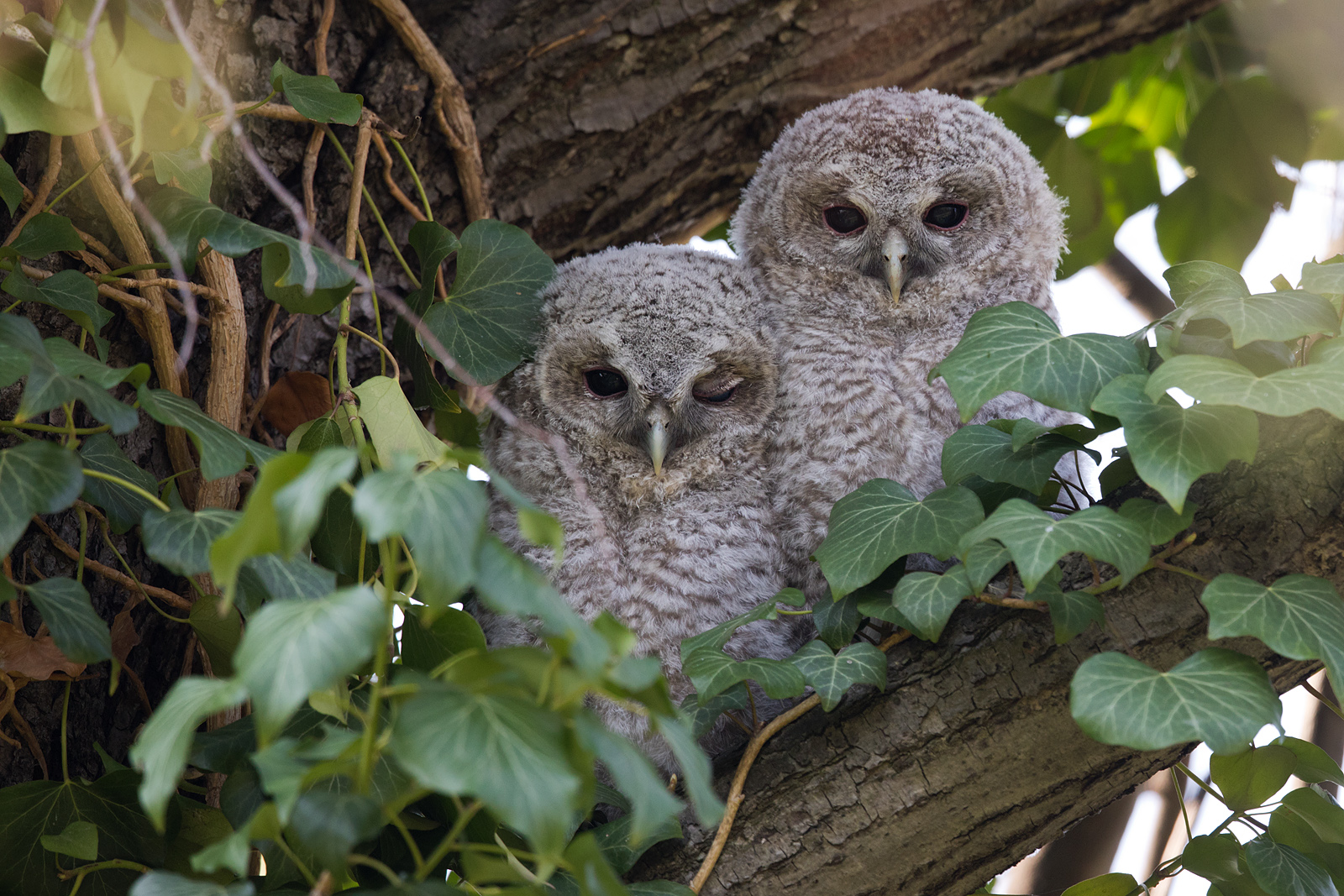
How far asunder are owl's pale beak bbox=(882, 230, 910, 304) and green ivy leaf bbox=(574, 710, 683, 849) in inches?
41.6

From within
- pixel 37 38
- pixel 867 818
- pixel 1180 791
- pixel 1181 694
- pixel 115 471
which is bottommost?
pixel 1180 791

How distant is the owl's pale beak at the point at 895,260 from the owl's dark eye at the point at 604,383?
1.45ft

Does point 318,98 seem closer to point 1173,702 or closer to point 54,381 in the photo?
point 54,381

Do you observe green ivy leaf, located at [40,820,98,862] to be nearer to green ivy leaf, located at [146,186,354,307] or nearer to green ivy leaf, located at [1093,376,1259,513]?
green ivy leaf, located at [146,186,354,307]

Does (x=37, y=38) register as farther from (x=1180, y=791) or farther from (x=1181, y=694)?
(x=1180, y=791)

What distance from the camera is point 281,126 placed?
66.6 inches

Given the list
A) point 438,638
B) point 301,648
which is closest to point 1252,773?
point 438,638

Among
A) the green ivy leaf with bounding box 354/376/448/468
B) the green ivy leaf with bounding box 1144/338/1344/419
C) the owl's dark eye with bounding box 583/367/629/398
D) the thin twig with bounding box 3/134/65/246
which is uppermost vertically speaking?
the thin twig with bounding box 3/134/65/246

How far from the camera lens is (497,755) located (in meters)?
0.74

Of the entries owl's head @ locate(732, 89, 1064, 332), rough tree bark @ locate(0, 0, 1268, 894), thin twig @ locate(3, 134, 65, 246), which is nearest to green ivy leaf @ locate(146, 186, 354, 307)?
thin twig @ locate(3, 134, 65, 246)

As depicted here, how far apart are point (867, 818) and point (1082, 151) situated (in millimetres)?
2141

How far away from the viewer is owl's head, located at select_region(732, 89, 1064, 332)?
1707 mm

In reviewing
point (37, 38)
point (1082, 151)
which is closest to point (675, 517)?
point (37, 38)

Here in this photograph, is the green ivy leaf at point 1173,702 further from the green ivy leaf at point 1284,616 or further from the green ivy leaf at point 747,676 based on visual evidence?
the green ivy leaf at point 747,676
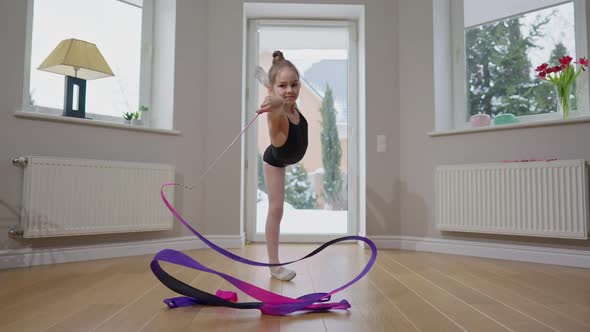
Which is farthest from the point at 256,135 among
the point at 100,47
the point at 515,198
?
the point at 515,198

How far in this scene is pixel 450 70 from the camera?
3.47 m

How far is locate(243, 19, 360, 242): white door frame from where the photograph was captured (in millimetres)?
3762

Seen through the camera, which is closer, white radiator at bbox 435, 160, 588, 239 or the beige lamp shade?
white radiator at bbox 435, 160, 588, 239

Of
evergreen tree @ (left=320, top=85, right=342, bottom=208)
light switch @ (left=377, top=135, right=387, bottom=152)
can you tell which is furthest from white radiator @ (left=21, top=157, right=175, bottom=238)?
light switch @ (left=377, top=135, right=387, bottom=152)

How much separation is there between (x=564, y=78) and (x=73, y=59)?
3.33 m

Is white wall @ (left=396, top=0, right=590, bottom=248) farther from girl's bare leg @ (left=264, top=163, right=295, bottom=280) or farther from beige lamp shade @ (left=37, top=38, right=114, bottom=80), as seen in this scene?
beige lamp shade @ (left=37, top=38, right=114, bottom=80)

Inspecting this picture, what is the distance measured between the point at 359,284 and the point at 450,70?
234cm

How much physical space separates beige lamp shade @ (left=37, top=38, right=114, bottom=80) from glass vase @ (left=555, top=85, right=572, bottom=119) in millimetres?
3147

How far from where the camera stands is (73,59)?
2.65m

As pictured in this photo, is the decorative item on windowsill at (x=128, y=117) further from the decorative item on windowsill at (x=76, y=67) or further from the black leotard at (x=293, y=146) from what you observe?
the black leotard at (x=293, y=146)

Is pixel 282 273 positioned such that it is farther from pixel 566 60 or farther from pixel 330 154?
pixel 566 60

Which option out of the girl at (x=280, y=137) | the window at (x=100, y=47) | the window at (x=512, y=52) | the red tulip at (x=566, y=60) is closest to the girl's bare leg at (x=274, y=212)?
the girl at (x=280, y=137)

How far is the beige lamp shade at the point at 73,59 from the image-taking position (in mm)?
2638

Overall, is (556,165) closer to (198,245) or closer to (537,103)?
(537,103)
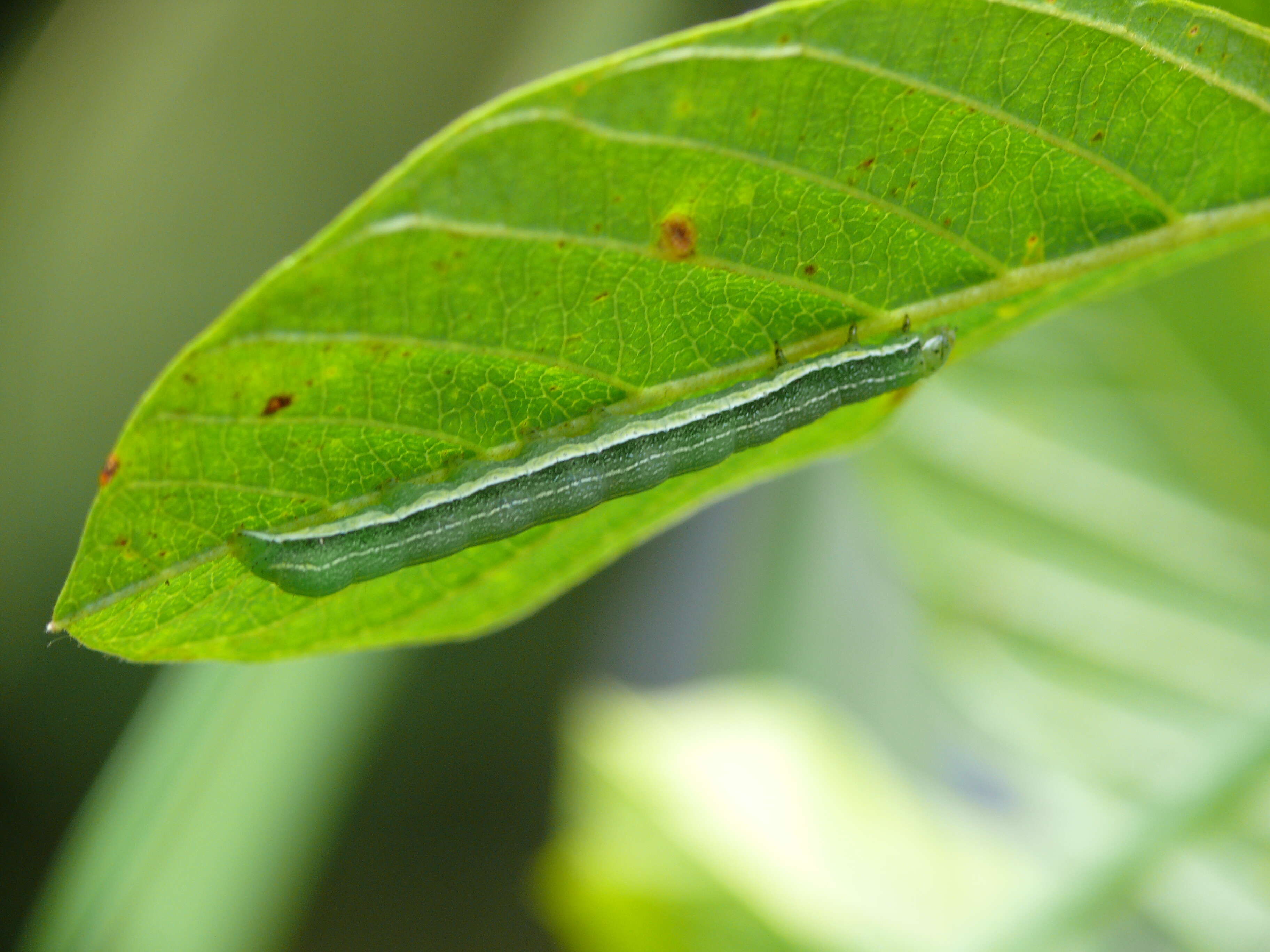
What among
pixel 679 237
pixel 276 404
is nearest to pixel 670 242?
pixel 679 237

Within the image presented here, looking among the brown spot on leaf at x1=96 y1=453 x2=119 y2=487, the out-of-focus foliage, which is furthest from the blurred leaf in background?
the brown spot on leaf at x1=96 y1=453 x2=119 y2=487

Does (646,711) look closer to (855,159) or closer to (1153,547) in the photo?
(1153,547)

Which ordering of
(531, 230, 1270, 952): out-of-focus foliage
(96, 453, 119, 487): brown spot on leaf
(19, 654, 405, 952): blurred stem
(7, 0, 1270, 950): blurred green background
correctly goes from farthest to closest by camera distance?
(19, 654, 405, 952): blurred stem, (7, 0, 1270, 950): blurred green background, (531, 230, 1270, 952): out-of-focus foliage, (96, 453, 119, 487): brown spot on leaf

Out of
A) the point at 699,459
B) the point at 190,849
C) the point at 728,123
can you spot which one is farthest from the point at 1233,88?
the point at 190,849

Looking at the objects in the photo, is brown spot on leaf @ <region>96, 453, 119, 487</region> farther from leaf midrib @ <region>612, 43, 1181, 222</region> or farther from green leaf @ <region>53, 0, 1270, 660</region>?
leaf midrib @ <region>612, 43, 1181, 222</region>

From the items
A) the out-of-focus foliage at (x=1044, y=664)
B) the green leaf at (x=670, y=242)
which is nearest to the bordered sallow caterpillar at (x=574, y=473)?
the green leaf at (x=670, y=242)

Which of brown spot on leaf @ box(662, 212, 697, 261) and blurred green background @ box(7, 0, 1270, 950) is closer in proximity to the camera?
brown spot on leaf @ box(662, 212, 697, 261)

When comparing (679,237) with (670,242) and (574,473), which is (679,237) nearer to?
(670,242)
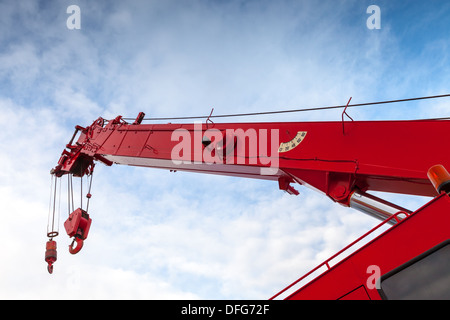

################

Copy out every one of the items above word for word, leaving out the pictures.

How far asunder are owl's pale beak bbox=(882, 230, 910, 304) and green ivy leaf bbox=(574, 710, 683, 849) in inches?
41.6

From within
- pixel 37 38
- pixel 867 818
- pixel 1180 791
- pixel 1181 694
- pixel 115 471
which is bottommost?
pixel 1180 791

How distant is the owl's pale beak at the point at 895,260 from the owl's dark eye at the point at 604,383?
1.45ft

Does point 318,98 seem closer to point 1173,702 or closer to point 54,381 in the photo?
point 54,381

Do you observe green ivy leaf, located at [40,820,98,862] to be nearer to green ivy leaf, located at [146,186,354,307] or nearer to green ivy leaf, located at [1093,376,1259,513]?
green ivy leaf, located at [146,186,354,307]

Does (x=37, y=38) register as farther from (x=1180, y=791) or farther from (x=1181, y=694)?
(x=1180, y=791)

What distance from the camera is point 281,126 placed?
66.6 inches

Given the list
A) point 438,638
B) point 301,648
which is closest to point 1252,773?
point 438,638

Among
A) the green ivy leaf with bounding box 354/376/448/468
B) the green ivy leaf with bounding box 1144/338/1344/419
C) the owl's dark eye with bounding box 583/367/629/398
D) the thin twig with bounding box 3/134/65/246
which is uppermost vertically speaking?
the thin twig with bounding box 3/134/65/246

How far from the camera lens is (497,755) located (in meters)?
0.74

Of the entries owl's head @ locate(732, 89, 1064, 332), rough tree bark @ locate(0, 0, 1268, 894), thin twig @ locate(3, 134, 65, 246), which is nearest to green ivy leaf @ locate(146, 186, 354, 307)?
thin twig @ locate(3, 134, 65, 246)

As depicted here, how far apart are point (867, 818) and point (1082, 151) situated (in millimetres)?
2141

How far away from the viewer is owl's head, located at select_region(732, 89, 1064, 332)?
1707 mm

In reviewing
point (37, 38)
point (1082, 151)
which is closest to point (675, 517)?
point (37, 38)

Here in this photograph, is the green ivy leaf at point 1173,702 further from the green ivy leaf at point 1284,616 or further from the green ivy leaf at point 747,676 based on visual evidence?
the green ivy leaf at point 747,676
Which is farthest from the point at 256,135 among
the point at 100,47
the point at 515,198
?
the point at 515,198

How far in this scene is pixel 450 70 from the camera?
3.47 m

How far is locate(243, 19, 360, 242): white door frame from where the photograph was captured (in millimetres)?
3762

Seen through the camera, which is closer, white radiator at bbox 435, 160, 588, 239 or the beige lamp shade?
white radiator at bbox 435, 160, 588, 239

Of
evergreen tree @ (left=320, top=85, right=342, bottom=208)
light switch @ (left=377, top=135, right=387, bottom=152)
can you tell which is furthest from white radiator @ (left=21, top=157, right=175, bottom=238)?
light switch @ (left=377, top=135, right=387, bottom=152)

How much separation is there between (x=564, y=78) and (x=73, y=59)?
3.33 m

Is white wall @ (left=396, top=0, right=590, bottom=248) farther from girl's bare leg @ (left=264, top=163, right=295, bottom=280) or farther from beige lamp shade @ (left=37, top=38, right=114, bottom=80), as seen in this scene?
beige lamp shade @ (left=37, top=38, right=114, bottom=80)

Inspecting this picture, what is the distance measured between the point at 359,284 and the point at 450,70?
234cm

How much physical space separates beige lamp shade @ (left=37, top=38, right=114, bottom=80) from glass vase @ (left=555, top=85, right=572, bottom=119) in millimetres?
3147

How far from where the camera stands is (73,59)?
2.65m

As pictured in this photo, is the decorative item on windowsill at (x=128, y=117) further from the decorative item on windowsill at (x=76, y=67) or further from the black leotard at (x=293, y=146) from what you observe?
the black leotard at (x=293, y=146)

Is pixel 282 273 positioned such that it is farther from pixel 566 60 or farther from pixel 330 154?
pixel 566 60

Which option out of the girl at (x=280, y=137) | the window at (x=100, y=47) | the window at (x=512, y=52) | the red tulip at (x=566, y=60) is closest to the girl's bare leg at (x=274, y=212)?
the girl at (x=280, y=137)

How far is the beige lamp shade at the point at 73,59 from the image-taking position (in mm)?
2638

Overall, is (556,165) closer to (198,245) or closer to (537,103)?
(537,103)
What among
pixel 679 237
pixel 276 404
is nearest to pixel 670 242?
pixel 679 237

Within the image presented here, looking among the brown spot on leaf at x1=96 y1=453 x2=119 y2=487, the out-of-focus foliage, which is furthest from the blurred leaf in background?
the brown spot on leaf at x1=96 y1=453 x2=119 y2=487

Does (646,711) look closer to (855,159) or closer to (1153,547) in the photo?
(1153,547)

Which ordering of
(531, 230, 1270, 952): out-of-focus foliage
(96, 453, 119, 487): brown spot on leaf
(19, 654, 405, 952): blurred stem
(7, 0, 1270, 950): blurred green background
correctly goes from farthest to closest by camera distance?
(19, 654, 405, 952): blurred stem, (7, 0, 1270, 950): blurred green background, (531, 230, 1270, 952): out-of-focus foliage, (96, 453, 119, 487): brown spot on leaf

Out of
A) the point at 699,459
B) the point at 190,849
C) the point at 728,123
can you spot which one is farthest from the point at 1233,88?
the point at 190,849

Looking at the objects in the photo, is brown spot on leaf @ <region>96, 453, 119, 487</region> farther from leaf midrib @ <region>612, 43, 1181, 222</region> or farther from green leaf @ <region>53, 0, 1270, 660</region>?
leaf midrib @ <region>612, 43, 1181, 222</region>

From the items
A) the out-of-focus foliage at (x=1044, y=664)
B) the green leaf at (x=670, y=242)
which is nearest to the bordered sallow caterpillar at (x=574, y=473)?
the green leaf at (x=670, y=242)

Which of brown spot on leaf @ box(662, 212, 697, 261) and blurred green background @ box(7, 0, 1270, 950) is closer in proximity to the camera?
brown spot on leaf @ box(662, 212, 697, 261)

When comparing (679,237) with (670,242) and (574,473), which is (679,237) nearer to?
(670,242)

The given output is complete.